- Document extract:
## Start
PDA

View Full Version : How Browser Sorting is like Chemistry Lab


BigBison
November 5th, 2004, 08:42
This PHP script sorts browsers into the following categories:
-- XML capable (with WAP check)
-- handheld device
-- bad spider or robot
-- DOM level < 0 or ≥ 1 compliant desktop browser
-- Other

When I was a freshman chemistry student back in college, one of the major lab projects for the semester was developing a Qualitative Analysis Scheme (qual scheme). You have to determine what tests need to be run, and in what order, to analyze an unknown mixture and distill out any desired ingredients. The tests start off rough -- you want to get the mixture divided out into a half-dozen or so beakers, from which you can draw samples for further testing. Ultimately, you wind up with a few test tubes of desirable substance, and a big mix of what's left over.

Sound familiar? The Web resembles the vat of unknown goop from Chem Lab, to me. The easiest test to apply is checking to see if the browser accepts the "application/xhtml+xml" MIME type. If it does, it's either a nice modern browser or a WAP phone, so we deliver it the appropriate content and send it on its way, quickly. Now that future compatibility is taken care of, with XHTML 1.1 for desktop and XHTML Basic for phones, the problem becomes where to draw the line on backwards compatibility.
## End
- Dataset extract:
## Start
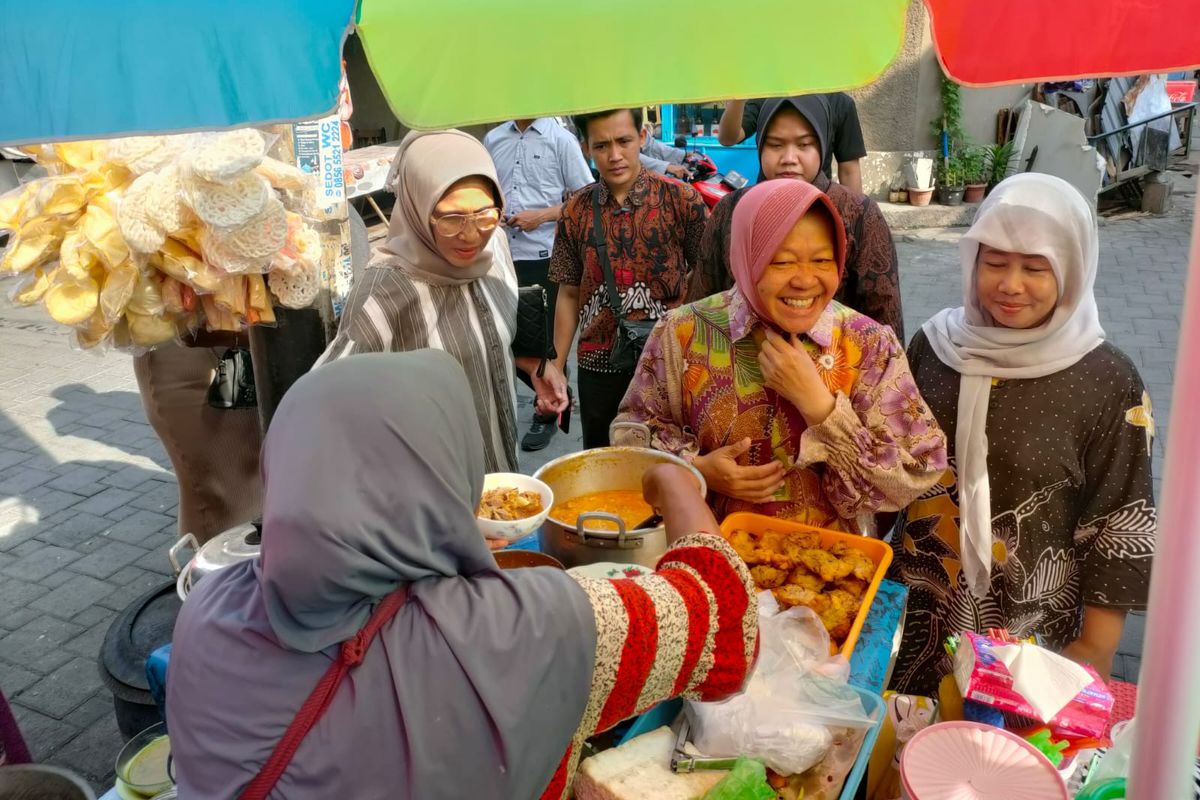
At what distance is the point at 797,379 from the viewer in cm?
210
## End
- What needs to be done: Write the next part of the forum post comparing browser sorting to a chemistry lab, picking up right after its last sentence and not from the data.

- Result of this task:
I already made a decision to use CSS 2.1 to lay out the site instead of tables, and utilize PNG instead of GIF with CSS image rollovers instead of javascript. My HTML 4.01 version of the site is just the XHTML 1.1 version, minus the />'s, with a different DOCTYPE. I have made a decision to support antique browsers with an HTML 3.2 version with javascript GIF rollovers and CSS 1, probably because I started with that the other month before learning the new standards. The trick, of course, is getting the proper content to the requesting browser. Back to the script flow:

Now that XML-rendering (i.e. modern) browsers are out of the way, we can begin sorting the rest of the goo. The next class of browsers I want to distill out are the known handhelds. Not every handheld made has to be accounted for here, as a great deal of handhelds have already been classified as WAP-compliant in my "qual scheme", but there are some sure-fire telltales.

Interestingly, the strings I'm parsing the USER_AGENT header for don't show up in the UA strings of any known malware, so I altered the code just a touch from the initial flowchart I made in Visio (attached) to allow handhelds to bypass the "BadBot" check. Not a deliberate "express lane" for handhelds, but as long as this is valid it should make for some real-world efficiency.

Everything left in the goo now gets scanned on a "guilty until proven innocent" basis for the presence of Elbonian Spambots, like Missigua Locator or anything that claims to be "Internet Explore 5.x", or uses easily identifiable UA strings. Unfortunately, the latest trend on these nasties is UA strings of randomly generated gobbledeygook, if anyone knows of a solution, don't keep it a secret. I'll set up a spider trap in the future, see link below. The list, unfortunately, doesn't account for the multitude of bots spoofing the IE6 UA, etc., so I'll keep an updated list of IP's blocked at the firewall.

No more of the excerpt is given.